As divergências nas balanças comerciais, onde alguns países exportam muito mais do que importam (superávits) enquanto outros fazem o oposto (déficits), não são inerentemente negativas. No entanto, quando se tornam excessivas e persistentes, podem gerar vulnerabilidades significativas, como a dependência de financiamento externo ou a negligência de investimentos domésticos essenciais. A história recente mostra que tais assimetrias podem alimentar tensões comerciais e desestabilizar a economia global.

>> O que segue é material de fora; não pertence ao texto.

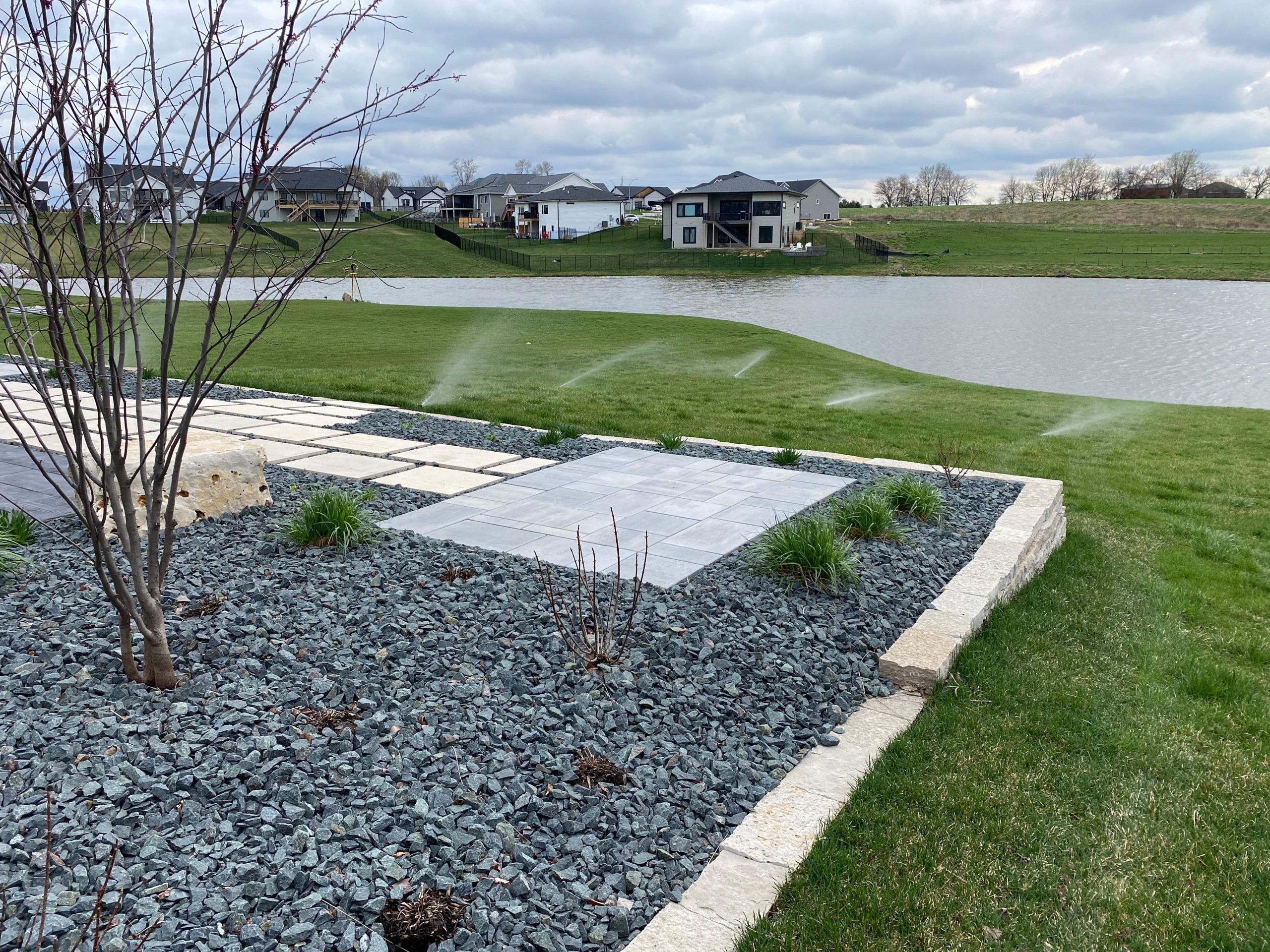 Lawn irrigation system watering a green yard near a lake, with a landscaped stone pathway and modern houses in the background.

O ressurgimento dos desequilíbrios e a agenda do G7

A situação atual reflete um cenário complexo, com dados recentes indicando a intensificação desses desequilíbrios. Os Estados Unidos, por exemplo, registraram um déficit na conta corrente de 3% do Produto Interno Bruto em 2023, e esse valor aumentou para 3,9% do PIB em 2024, totalizando US$ 1,13 trilhão. O déficit comercial dos EUA também atingiu a marca de US$ 918,4 bilhões em 2024, o segundo maior desde 1960, impulsionado por um salto nas importações.

Em contraste, a China continua a ser um polo de superávit comercial. Em 2024, o país asiático alcançou um superávit recorde de quase US$ 1 trilhão. Em 2025, o superávit anual chinês chegou a US$ 1,08 trilhão. Esse cenário é impulsionado por suas exportações resilientes, mesmo diante de uma demanda interna por vezes fraca, e contribui para o agravamento das assimetrias na economia mundial de US$ 19 trilhões.

Impactos e perspectivas para a economia global

A escalada das tensões comerciais tem sido um fator crucial nesse ressurgimento. A administração do presidente Donald Trump, por exemplo, ao retornar em 2025, impôs um novo regime abrangente de tarifas, elevando a tarifa média dos EUA para 17,9% naquele ano, o nível mais alto desde 1934. Tais medidas, destinadas a remodelar os fluxos comerciais globais e reduzir os déficits americanos, acabaram por contribuir para os recordes de déficit comercial em 2024.

Diante desse panorama, a presidência francesa do G7, como destaca o economista Barry Eichengreen em sua coluna para o Project Syndicate (www.project-syndicate.org), tem a difícil tarefa de navegar por essas complexas dinâmicas. O presidente francês, Emmanuel Macron, já alertou para a necessidade de evitar a fragmentação do mundo em blocos antagônicos, como um G7 anti-China ou um BRICS anti-G7.

A busca por um equilíbrio sustentável exigirá esforços coordenados e reformas por parte tanto dos países com superávits excessivos quanto daqueles com déficits. A persistência dos desequilíbrios não é apenas uma questão econômica, mas também geopolítica, demandando diálogo e cooperação para mitigar riscos de instabilidade e garantir um crescimento mais equitativo e resiliente para a economia global.